H.G. Wells’ 1898 novel, “The War of the Worlds,” provided the material for the infamous 1938 Halloween episode of the radio series, “The Mercury Theatre on the Air.” Orson Welles narrated an adaptation of the novel as a series of simulated news bulletins regarding a Martian invasion of Earth.
The news bulletins, which caused mass panic to listeners, reported on a chronology of events that included reports of explosions on Mars followed by objects falling from space. The invaders – the Martians – emerged from the objects and used heat rays to attack humans and devastate the landscape across the United States and the world.
Although the incidents were fictitious, in reality, since 1898, the United States and other countries have coped with literally thousands of invaders and catastrophic consequences that even H.G. Wells could not have predicted.
So who are these invaders?
According to Terry Messmer, Utah State University Extension wildlife specialist, they are plants, animals or pathogens that are non-native (or alien) to the areas where they are now found.
“These invaders are damaging the natural heritage of our wetlands, prairies, forests, lakes and rivers, which affect our ability to enjoy hunting, fishing, bird watching, camping, hiking and other recreation,” he said.
The U.S. Department of Agriculture National Agricultural Library maintains the National Invasive Species Center, established in 2005, as a repository of information on the new invaders.
Although the numbers vary widely, Messmer said research estimates that there are approximately 50,000 in the United States of which over 4,000 are considered invasive species. Invasive species cost our country more than $120 billion in damages every year.
According to the World Conservation Union, invasive alien species are the second most significant threat to biodiversity, after habitat loss. In their new ecosystems, invasive species become predators, competitors, parasites, hybridizers and diseases of our native and domesticated plants and animals.
Messmer said some of the more common invaders on the Utah landscape include the Zebra mussel, Asian clam, cheat grass, phragmites, Eurasian collared dove, American bullfrog, Russian knap weed, dyers woad, medusahead and purple loosestrife.
“The more we know about them – who they are, where they are and how they got there – the greater chance we have of control,” he said. “But the longer we wait to control these species, the greater the damage and the costs of control.”
Messmer offered these tips to thwart invasive plant species.
• Avoid disturbing natural areas, including clearing native vegetation, planting non-native plants and dumping yard waste in these areas.

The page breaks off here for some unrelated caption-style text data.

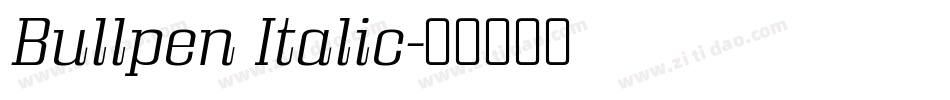 Bullpen Italic字体转换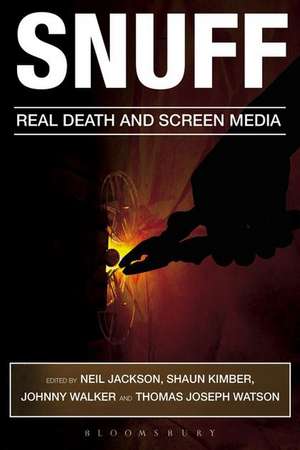 Snuff: Real Death and Screen Media de Dr Neil Jackson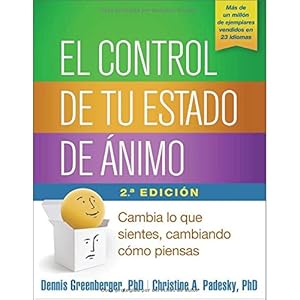 El control de tu estado de ánimo, Segunda edición: Cambia lo que sientes, cambiando cómo piensas (Spanish Edition)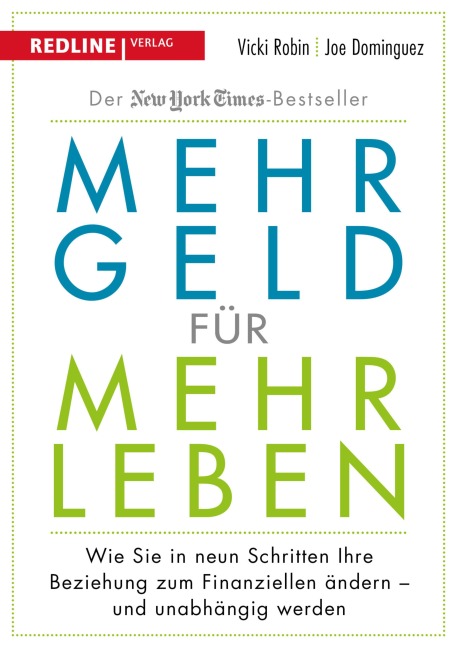 Mehr Geld für mehr Leben - Vicki Robin, Joe Dominguez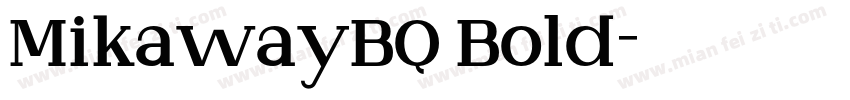 MikawayBQ Bold字体转换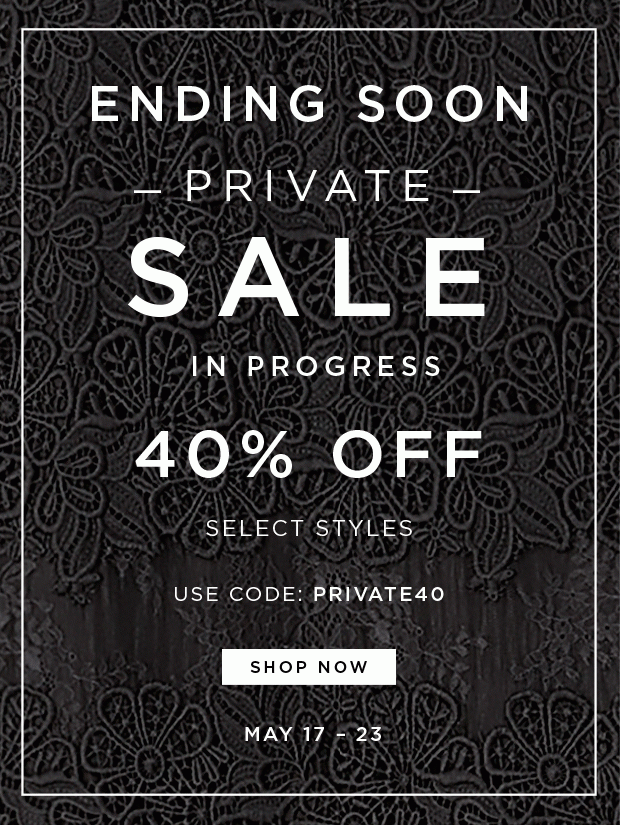 Private Sale - Ends Tomorrow - 40% Off Select Styles | Use Code: PRIVATE40 - May 18 - 23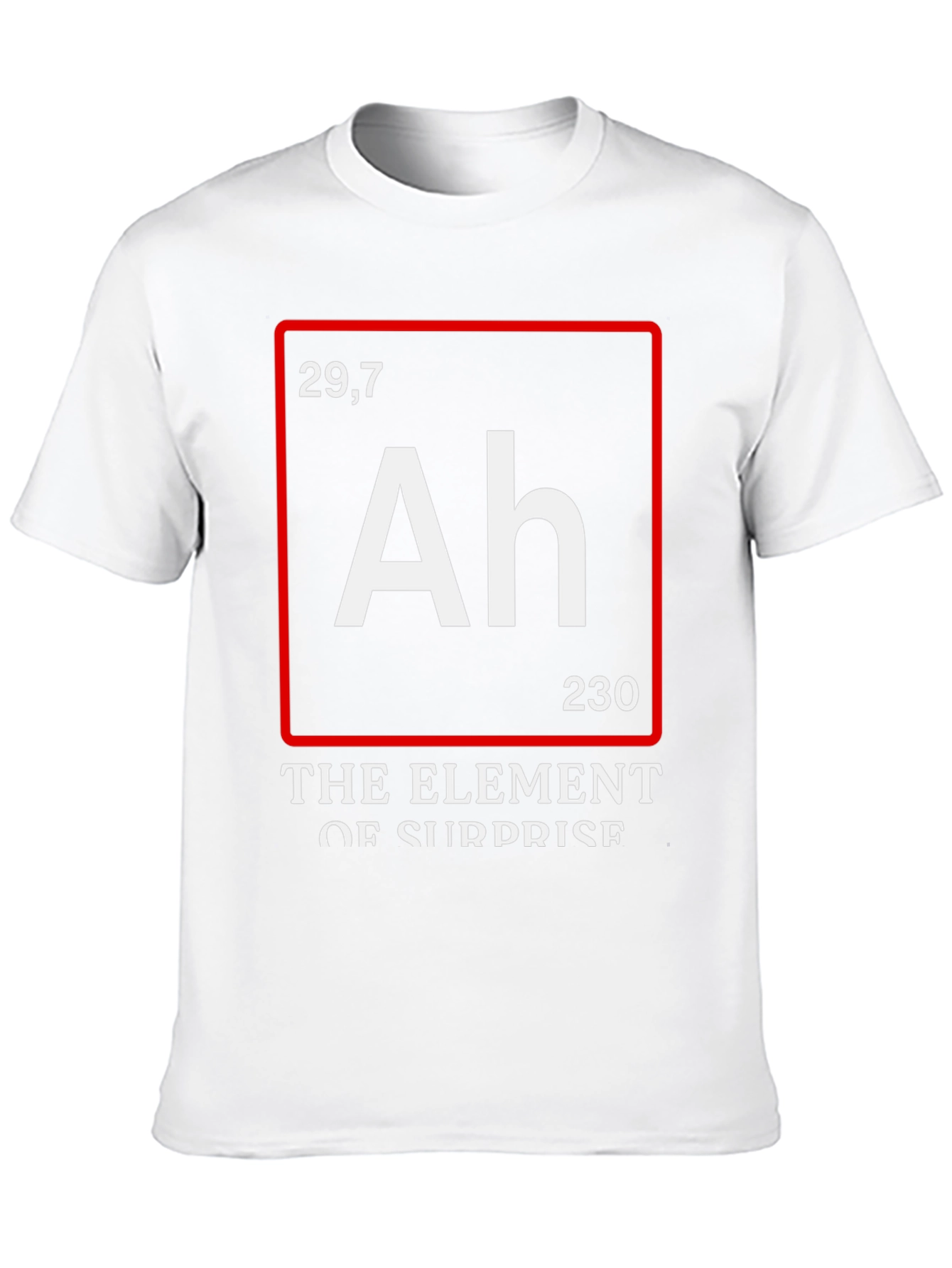 Funny Science T-Shirt: Element of Surprise (Ah)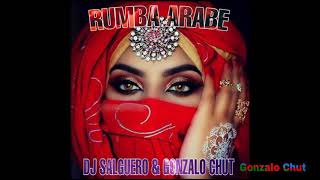 RUMBA ARABE DJ SALGUERO & GONZALO CHUT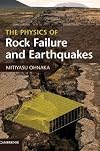 The Physics of Rock Failure and Earthquakes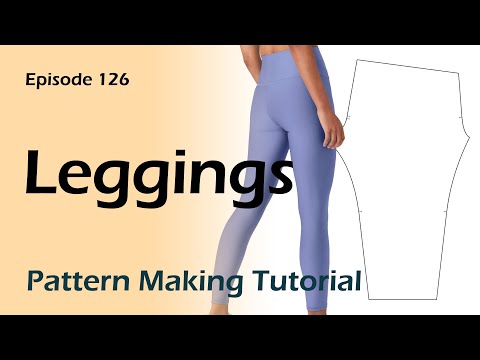 Видео: Составление выкройки леггинсов / штанов для йоги [Урок по созданию выкройки]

• Do not purchase or use invasive exotic species in your landscaping, for land restoration or erosion control projects. For landscaping, use plants native to your local region as much as possible or those that are known to not be invaders.
• Get to know your plants. If you are unsure of a plant’s identity, take a sample to your local USU Extension office. Try to find out if that plant has invasive tendencies. If the plant is closely related to an invasive species, it is also likely to be an invader. If you don’t know it, don’t grow it.
• The best way to control exotic invasive plants in your landscape is by removing them entirely. Their spreading can be controlled by pruning to prevent flowering and seed dispersal, or cutting, mowing or using an approved herbicide.
• Discuss your concerns about invasive exotic plants with nurseries and garden shops and ask them not to sell these species. Some of the most invasive species also may be the most colorful and easiest to grow. Ask them to stock non-invading alternatives instead.
• Contact land managers or your county Extension office if you are aware of invasive plant infestations. Early detection and removal can prevent a full-scale invasion.
• Be proactive, and offer to assist in exotic plant removal projects.
• Work with your local city government to encourage their use of native plants in urban and suburban landscapes. Lists of attractive, non-invasive, native alternatives that are naturally more hardy, pest-resistant and provide food and cover for wildlife are available through your county Extension office or state wildlife agency.